Source records
____
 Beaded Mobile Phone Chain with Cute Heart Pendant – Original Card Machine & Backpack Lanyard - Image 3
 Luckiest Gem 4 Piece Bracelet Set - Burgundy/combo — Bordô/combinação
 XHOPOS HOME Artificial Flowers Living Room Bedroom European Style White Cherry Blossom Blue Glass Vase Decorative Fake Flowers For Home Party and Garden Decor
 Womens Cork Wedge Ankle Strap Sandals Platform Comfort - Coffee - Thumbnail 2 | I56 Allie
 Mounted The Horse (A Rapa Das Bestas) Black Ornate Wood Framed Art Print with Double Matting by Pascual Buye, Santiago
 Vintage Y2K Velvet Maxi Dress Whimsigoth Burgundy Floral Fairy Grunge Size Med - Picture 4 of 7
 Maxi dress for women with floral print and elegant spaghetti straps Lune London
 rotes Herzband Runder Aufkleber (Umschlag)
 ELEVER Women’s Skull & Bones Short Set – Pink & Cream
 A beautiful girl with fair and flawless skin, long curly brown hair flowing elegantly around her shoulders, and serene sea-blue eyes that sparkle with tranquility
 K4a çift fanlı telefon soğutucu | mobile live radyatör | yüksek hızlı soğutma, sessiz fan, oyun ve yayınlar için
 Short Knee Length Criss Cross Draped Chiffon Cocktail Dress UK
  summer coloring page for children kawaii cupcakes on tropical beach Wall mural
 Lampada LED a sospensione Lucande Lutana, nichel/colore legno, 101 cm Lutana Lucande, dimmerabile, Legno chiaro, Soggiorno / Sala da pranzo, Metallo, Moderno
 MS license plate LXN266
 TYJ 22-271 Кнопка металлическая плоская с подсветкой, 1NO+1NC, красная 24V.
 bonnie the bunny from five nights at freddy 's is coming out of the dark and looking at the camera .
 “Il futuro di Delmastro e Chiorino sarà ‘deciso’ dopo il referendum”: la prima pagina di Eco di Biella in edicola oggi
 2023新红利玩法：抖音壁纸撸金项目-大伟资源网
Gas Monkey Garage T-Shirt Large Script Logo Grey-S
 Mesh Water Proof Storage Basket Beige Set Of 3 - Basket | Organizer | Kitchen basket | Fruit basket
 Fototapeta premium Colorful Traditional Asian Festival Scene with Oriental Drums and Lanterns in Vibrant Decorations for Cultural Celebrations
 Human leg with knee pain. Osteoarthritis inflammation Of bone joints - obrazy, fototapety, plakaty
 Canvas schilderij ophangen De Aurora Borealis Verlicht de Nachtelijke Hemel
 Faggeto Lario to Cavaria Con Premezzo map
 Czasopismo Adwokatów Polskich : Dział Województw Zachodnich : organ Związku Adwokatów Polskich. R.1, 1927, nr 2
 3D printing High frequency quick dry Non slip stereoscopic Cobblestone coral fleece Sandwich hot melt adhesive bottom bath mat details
____
**DIRECTIONS FOR THIS TASK**
Within the data above, the lines from the one with "Lampada LED a" to the one with "Gas Monkey Garage" must be repeated exactly; no other line belongs in the answer.

**OUTPUT OF THE EXERCISE**
 Lampada LED a sospensione Lucande Lutana, nichel/colore legno, 101 cm Lutana Lucande, dimmerabile, Legno chiaro, Soggiorno / Sala da pranzo, Metallo, Moderno
 MS license plate LXN266
 TYJ 22-271 Кнопка металлическая плоская с подсветкой, 1NO+1NC, красная 24V.
 bonnie the bunny from five nights at freddy 's is coming out of the dark and looking at the camera .
 “Il futuro di Delmastro e Chiorino sarà ‘deciso’ dopo il referendum”: la prima pagina di Eco di Biella in edicola oggi
 2023新红利玩法：抖音壁纸撸金项目-大伟资源网
Gas Monkey Garage T-Shirt Large Script Logo Grey-S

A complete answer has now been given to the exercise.